- _PASSAGE_
======
2. The facts proved or admitted for the purposes of the issue were as follows:

(a) Garda Patrick Dunne stopped Ms McConville in the early hours of May 10th 2012 while she driving a mechanically propelled vehicle on the Dublin Road which then had no lights on. She was stopped by gardaí who observed her speech was slurred, her eyes bloodshot and a smell of alcohol emanating from her breath. A road-side breath test was administered which gave a ‘fail’ result. She was arrested on suspicion of drunken driving and brought to Dundalk Garda Station. There was no garda there qualified to operate the evidential breath test apparatus so she was transferred to Drogheda Garda Station. In Drogheda Garda Station Ms McConville gave breath samples which gave a reading of 39µg per 100 ml of breath.

(b) At the point of arrest, Garda Dunne made a demand under s. 40 of the Road Traffic Act 1961 for production of a driving licence within 10 days at a Garda station to be nominated by the defendant. The defendant nominated Dundalk Garda Station but failed to produce a driving licence there within the ten days.

(c) The defendant was charged that night and released on station bail to appear on Dundalk District Court on May 30th 2012. There was no sitting of Dundalk District Court on May 30th 2012 and so no order was made. The defendant subsequently attended at Dundalk Garda Station and secured the return of her bail money. The defendant was subsequently prosecuted by way of summonses which were applied for on October 26th 2012 and made returnable for March 13th 2013. A fixed charge notice did not issue in relation to the alleged offence.

(d) The case was adjourned from time to time. On November 20th 2013 driving licence and insurance documentation was handed over in court to the prosecuting gardaí. The documentation included a document from the UK Driver and Vehicle Agency which demonstrated that the defendant at the time of the alleged offence held a valid UK driving licence.

3. On November 20th 2013 and December 18th 2013 I presided over the court. Mr. Conor MacGuill of MacGuill & Co. Solicitors appeared on behalf of the defendant. On November 20th 2013, Inspector Brendan Cadden appeared for the prosecutor. On December 18th 2013, Inspector Martin Beggy appeared for the prosecutor. Legal submissions were made on both occasions. The trial of the defendant on the charge has not begun but legal argument was made in relation to the propriety of the continued prosecution of the defendant in the foregoing circumstances.
======
- _GIVEN EXERCISE A_
Name every person identified by name in the case statement.
- _GIVEN EXERCISE B_
Copy out each line of the entries below that contains the word "distance".

- _ENTRIES_
======
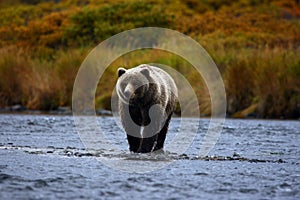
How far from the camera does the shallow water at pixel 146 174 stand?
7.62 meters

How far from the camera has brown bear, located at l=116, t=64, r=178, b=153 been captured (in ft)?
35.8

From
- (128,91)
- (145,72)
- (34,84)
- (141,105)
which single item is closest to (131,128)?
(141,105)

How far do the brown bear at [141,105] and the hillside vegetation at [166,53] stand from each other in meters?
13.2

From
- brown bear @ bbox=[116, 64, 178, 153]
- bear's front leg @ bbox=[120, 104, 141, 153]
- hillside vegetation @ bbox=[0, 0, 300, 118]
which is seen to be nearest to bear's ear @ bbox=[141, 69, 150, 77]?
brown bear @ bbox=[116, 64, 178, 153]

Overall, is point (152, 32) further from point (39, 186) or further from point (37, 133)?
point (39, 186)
======
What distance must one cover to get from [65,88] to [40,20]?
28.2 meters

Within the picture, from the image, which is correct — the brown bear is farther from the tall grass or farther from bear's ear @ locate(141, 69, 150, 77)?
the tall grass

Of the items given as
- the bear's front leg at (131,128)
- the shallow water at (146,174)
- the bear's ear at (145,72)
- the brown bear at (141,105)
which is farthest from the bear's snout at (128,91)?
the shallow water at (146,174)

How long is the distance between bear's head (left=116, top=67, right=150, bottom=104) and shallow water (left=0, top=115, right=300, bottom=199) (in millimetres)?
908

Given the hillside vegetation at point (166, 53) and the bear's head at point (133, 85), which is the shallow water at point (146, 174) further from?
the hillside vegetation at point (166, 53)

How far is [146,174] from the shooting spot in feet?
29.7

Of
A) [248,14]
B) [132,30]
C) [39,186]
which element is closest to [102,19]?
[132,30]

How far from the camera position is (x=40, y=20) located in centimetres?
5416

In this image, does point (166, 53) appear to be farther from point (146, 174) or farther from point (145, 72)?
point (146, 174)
======
- _COMPLETE RESPONSE A_
Garda Patrick Dunne, Ms McConville, Mr. Conor MacGuill, Inspector Brendan Cadden, Inspector Martin Beggy

- _COMPLETE RESPONSE B_
What distance must one cover to get from [65,88] to [40,20]?
How long is the distance between bear's head (left=116, top=67, right=150, bottom=104) and shallow water (left=0, top=115, right=300, bottom=199) (in millimetres)?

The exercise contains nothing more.